Quinze ans après son dernier combat officiel, trente-quatre ans après avoir conquis le titre de champion du monde des poids lourds, Mike Tyson est donc remonté sur le ring à l’âge de 54 ans, ce samedi soir, au Staples Center de Los Angeles. Très attendu, son match d’exhibition à huis clos face à une autre ancienne gloire, Roy Jones Jr (51 ans), a débouché sur un nul flatteur pour son opposant.

Son dernier combat professionnel en 2005 s’était soldé par une défaite humiliante contre un inconnu, Kevin McBride. À l’époque, à presque 39 ans, cela faisait déjà longtemps que "Iron Mike" n’était plus vraiment digne de ce surnom. Son accession au sommet aura été météorique. Entre le 6 mars 1985 et le 6 septembre 1986, soit 18 mois à peine, il remporte ses 27 premiers combats professionnels, dont 15 dès le premier round. Lors du 28e, deux rounds suffisent pour terrasser Trevor Berbick et devenir le plus jeune champion du monde de l’histoire dans cette catégorie, à 20 ans et 4 mois.

Né le 30 juin 1966 à Brownsville, le jeune Michael n’échappe pas à la rue mais un entraîneur de boxe, Cus d’Amato, le prend sous son aile. Tyson trouve un père spirituel qui cesse pourtant de l’habiter, quatre ans après sa mort, en 1990, lorsque James Buster Douglas lui inflige son premier KO à Tokyo. "La boxe me désintéressait. Je ne sentais juste plus Cus en moi. Quand Douglas s’est relevé après que je l’ai envoyé au tapis, ça l’a rendu plus fort", explique-t-il.

La chute est brutale. Deux ans plus tard, il est condamné pour viol et fait de la prison jusqu’en 1995. Son retour sur le ring est victorieux, mais ses titres, il les récupère contre de modestes adversaires. Et les reperd en 1996, corrigé par Evander Holyfield annoncé sur le déclin.
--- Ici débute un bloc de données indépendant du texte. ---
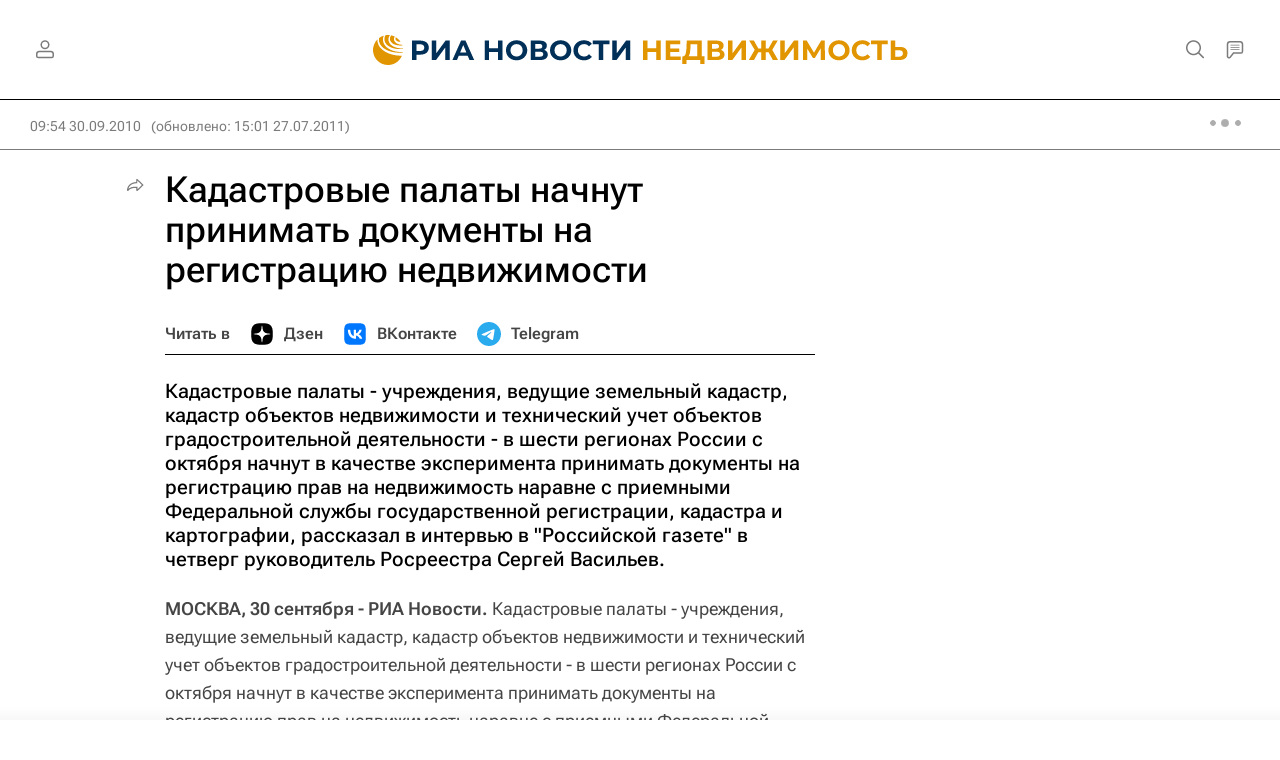

--- FILE ---
content_type: text/html
request_url: https://tns-counter.ru/nc01a**R%3Eundefined*rian_ru/ru/UTF-8/tmsec=rian_ru/283373956***
body_size: 14
content:
DF1E6E0E6971E6D2G1769072338:DF1E6E0E6971E6D2G1769072338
La revanche est tragicomique : Tyson mord Holyfield aux oreilles jusqu’au sang, des morceaux échouent sur le ring. Suspendu, il est "l’homme le plus mauvais de la planète".

En 2002, ruiné, Tyson stoppe sa carrière en 2005 sur un bilan de 50 victoires (44 KO) et 6 défaites. La suite est une chute inexorable, marquée par la dépression, la cocaïne, d’autres arrestations. Mais pendant que le Covid-19 sévit, un autre virus finit par le rattraper : celui de la boxe. Le combat ne servira pas cette fois à combler ses dettes, mais à récolter des fonds, "pour aider les sans-abri et ceux qui sont accros". La gloire, la déchéance, la rédemption et le come-back auront donc rythmé la vie "plus grande que nature" de l’ancienne terreur des lourds Mike Tyson.